Yes, the credit crisis may upend the Atlantic Yards plans, but in December 2003, when the project was announced in the midst of a booming real estate market, Brooklyn Borough President Marty Markowitz appeared almost abjectly grateful, saying:
Y’know, it wasn’t that many years ago that no one wanted to invest a dime in our borough. We should be celebrating it, and that’s how I feel, most enthusiastically.

The small market

Schoenfeld writes:
Yet given the way professional basketball has evolved, the Sonics’ move may have been inevitable. As I spent time in both Seattle and Oklahoma City, it became evident that the intense passions on both sides — Oklahoma City has been as feverish about the team’s arrival as Seattle was about its departure — were obscuring a larger issue facing the N.B.A. It may be that a midsize market like Seattle, with its big-league baseball and football teams and a wealth of recreational and entertainment options, has outgrown professional basketball, or at least the desire to fight terribly hard to keep it. A more appropriate home for a franchise these days seems to be a smaller city on the rise, with maybe a million to a million and a half people, plenty of money, local and regional art museums and a few ambitious restaurants but not too much else for its population to do, and an excess of civic pride ready to be harnessed. A place, in other words, exactly like Oklahoma City.


It would make the city major league:
Economically speaking, the Thunder will cause barely a ripple in Oklahoma City, where two energy companies with combined annual revenues approaching $20 billion, Devon and Chesapeake, are headquartered. [But] “It will enhance public perception of the entire state,” gushed Brad Henry, Oklahoma’s governor, when we spoke. “We’ll be on SportsCenter every night.”

Almost unanimously, it seems, Oklahoma City’s establishment — businessmen and columnists, Democrats and Republicans — believes that the N.B.A.’s presence will validate a community that seemed hopelessly downtrodden only a short time ago.


Seattle matured

While NBA Commissioner David Sterm is adamant that franchises remain in the largest cities, he acknowledges that small markets--e.g., Sacramento, San Antonio--without competing teams can be very successful.
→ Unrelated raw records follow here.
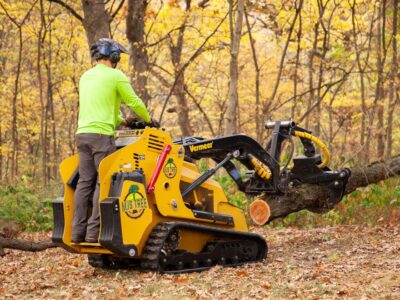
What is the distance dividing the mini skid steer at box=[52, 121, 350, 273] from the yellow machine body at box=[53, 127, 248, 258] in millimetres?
11

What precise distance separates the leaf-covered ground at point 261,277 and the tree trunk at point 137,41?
7.46m

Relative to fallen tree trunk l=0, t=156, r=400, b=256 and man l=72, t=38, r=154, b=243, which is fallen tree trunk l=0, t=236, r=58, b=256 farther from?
man l=72, t=38, r=154, b=243

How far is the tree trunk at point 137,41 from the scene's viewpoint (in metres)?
15.8

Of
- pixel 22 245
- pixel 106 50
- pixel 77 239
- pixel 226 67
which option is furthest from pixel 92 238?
pixel 226 67

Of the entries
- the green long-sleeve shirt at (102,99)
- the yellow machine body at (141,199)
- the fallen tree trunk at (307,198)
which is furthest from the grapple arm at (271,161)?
the green long-sleeve shirt at (102,99)

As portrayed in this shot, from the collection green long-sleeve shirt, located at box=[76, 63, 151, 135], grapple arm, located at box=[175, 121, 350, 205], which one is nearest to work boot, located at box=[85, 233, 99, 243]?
green long-sleeve shirt, located at box=[76, 63, 151, 135]

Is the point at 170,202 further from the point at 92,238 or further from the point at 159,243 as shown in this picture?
the point at 92,238

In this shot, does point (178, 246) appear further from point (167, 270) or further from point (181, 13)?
point (181, 13)

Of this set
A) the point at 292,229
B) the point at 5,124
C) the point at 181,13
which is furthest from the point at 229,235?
the point at 5,124

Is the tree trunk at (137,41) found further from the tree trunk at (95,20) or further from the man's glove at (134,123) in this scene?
the man's glove at (134,123)

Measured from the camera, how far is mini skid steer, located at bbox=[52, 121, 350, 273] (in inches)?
283

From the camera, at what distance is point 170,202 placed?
7621 mm

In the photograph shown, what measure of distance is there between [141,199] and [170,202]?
464 millimetres

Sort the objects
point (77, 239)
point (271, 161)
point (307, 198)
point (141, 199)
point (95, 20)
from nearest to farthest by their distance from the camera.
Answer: point (141, 199), point (77, 239), point (271, 161), point (307, 198), point (95, 20)
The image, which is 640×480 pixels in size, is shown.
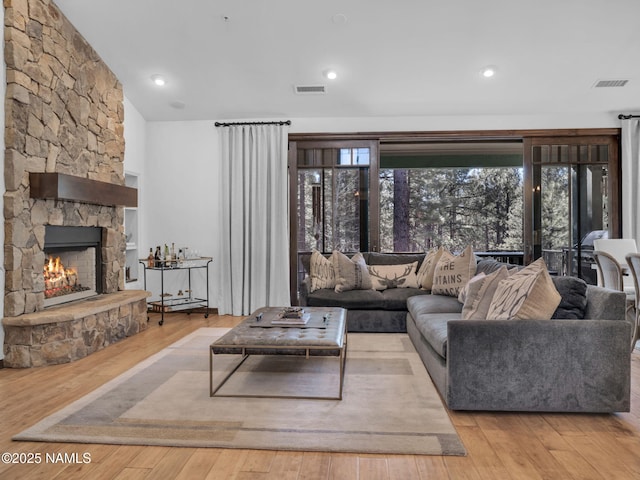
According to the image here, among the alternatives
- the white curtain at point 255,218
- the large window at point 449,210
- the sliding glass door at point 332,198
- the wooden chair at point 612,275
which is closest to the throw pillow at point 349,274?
the sliding glass door at point 332,198

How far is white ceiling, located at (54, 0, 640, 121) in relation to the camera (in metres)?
4.00

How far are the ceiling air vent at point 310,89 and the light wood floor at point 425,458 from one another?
3.87 metres

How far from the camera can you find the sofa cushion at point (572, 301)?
2633mm

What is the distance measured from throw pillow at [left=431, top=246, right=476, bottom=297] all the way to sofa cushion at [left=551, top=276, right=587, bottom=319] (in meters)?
1.69

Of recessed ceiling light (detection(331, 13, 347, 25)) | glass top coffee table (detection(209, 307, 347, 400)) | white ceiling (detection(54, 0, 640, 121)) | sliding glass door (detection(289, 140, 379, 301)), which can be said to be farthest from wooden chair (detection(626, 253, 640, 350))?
recessed ceiling light (detection(331, 13, 347, 25))

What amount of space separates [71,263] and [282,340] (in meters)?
2.96

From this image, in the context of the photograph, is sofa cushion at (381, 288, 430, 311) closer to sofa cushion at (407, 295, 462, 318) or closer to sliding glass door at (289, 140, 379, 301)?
sofa cushion at (407, 295, 462, 318)

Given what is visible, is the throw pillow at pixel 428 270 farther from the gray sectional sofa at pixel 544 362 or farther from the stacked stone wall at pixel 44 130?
the stacked stone wall at pixel 44 130

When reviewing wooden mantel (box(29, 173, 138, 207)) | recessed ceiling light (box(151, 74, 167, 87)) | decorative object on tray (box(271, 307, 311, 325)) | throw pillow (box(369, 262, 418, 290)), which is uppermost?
recessed ceiling light (box(151, 74, 167, 87))

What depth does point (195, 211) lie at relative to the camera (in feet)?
20.0

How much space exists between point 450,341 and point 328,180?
12.3ft

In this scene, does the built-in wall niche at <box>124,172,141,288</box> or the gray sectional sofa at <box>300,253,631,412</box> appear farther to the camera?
the built-in wall niche at <box>124,172,141,288</box>

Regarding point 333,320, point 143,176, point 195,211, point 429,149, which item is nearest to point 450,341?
point 333,320

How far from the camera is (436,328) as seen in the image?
3.07m
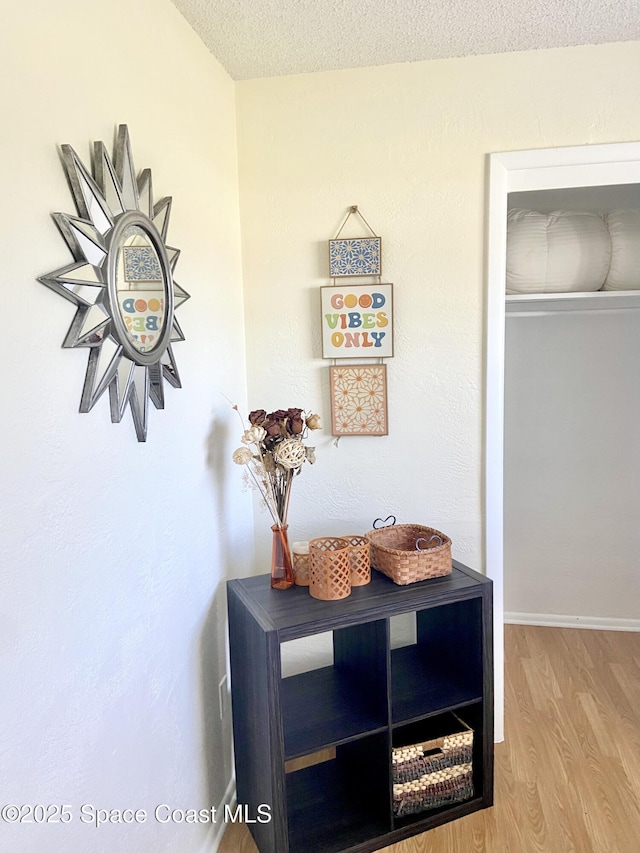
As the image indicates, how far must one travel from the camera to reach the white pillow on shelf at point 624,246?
2510 mm

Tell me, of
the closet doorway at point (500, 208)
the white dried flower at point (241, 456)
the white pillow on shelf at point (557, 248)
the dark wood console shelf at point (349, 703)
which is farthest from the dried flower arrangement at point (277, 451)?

Schoenfeld follows up:
Like Oklahoma City, Seattle once craved the status that comes with a big-league designation. In 1967, it secured an expansion franchise to play in a five-year-old arena that had been upgraded with taxpayer money to attract a team, a situation almost precisely analogous to Oklahoma City with its Ford Center. Seattle was different then, pre-Starbucks, pre-Nirvana, on the fringe and without the Seahawks or the Mariners.

...As in every market on the continent with franchises in multiple leagues, Seattle’s football and baseball teams have been its priority. The Sonics, tradition-rich as they were, ran a distant third, and the civic and corporate resources needed to support big-league sports may not have extended that deep. In Oklahoma City, by contrast, the team will have almost no competition for the sports-entertainment dollar beyond college programs, and residents are hungry for a team. “The voters in Oklahoma City passed $126 million in improvements to the arena,” says Gavin Maloof, whose family owns the N.B.A.’s Sacramento Kings. “That shows me they really want the team.”


Asking the people

In New York, needless to say, support for the proposed Nets arena was never put to a vote. The most recent poll, from Crain's, shows respondents supporting the project, not the arena, though I contend the poll design influenced the response.

When New York residents were polled by the New York Times in 2004 and 2005, however, they expressed opposition to an arena that required eminent domain and required hundreds of millions of dollars in public funds.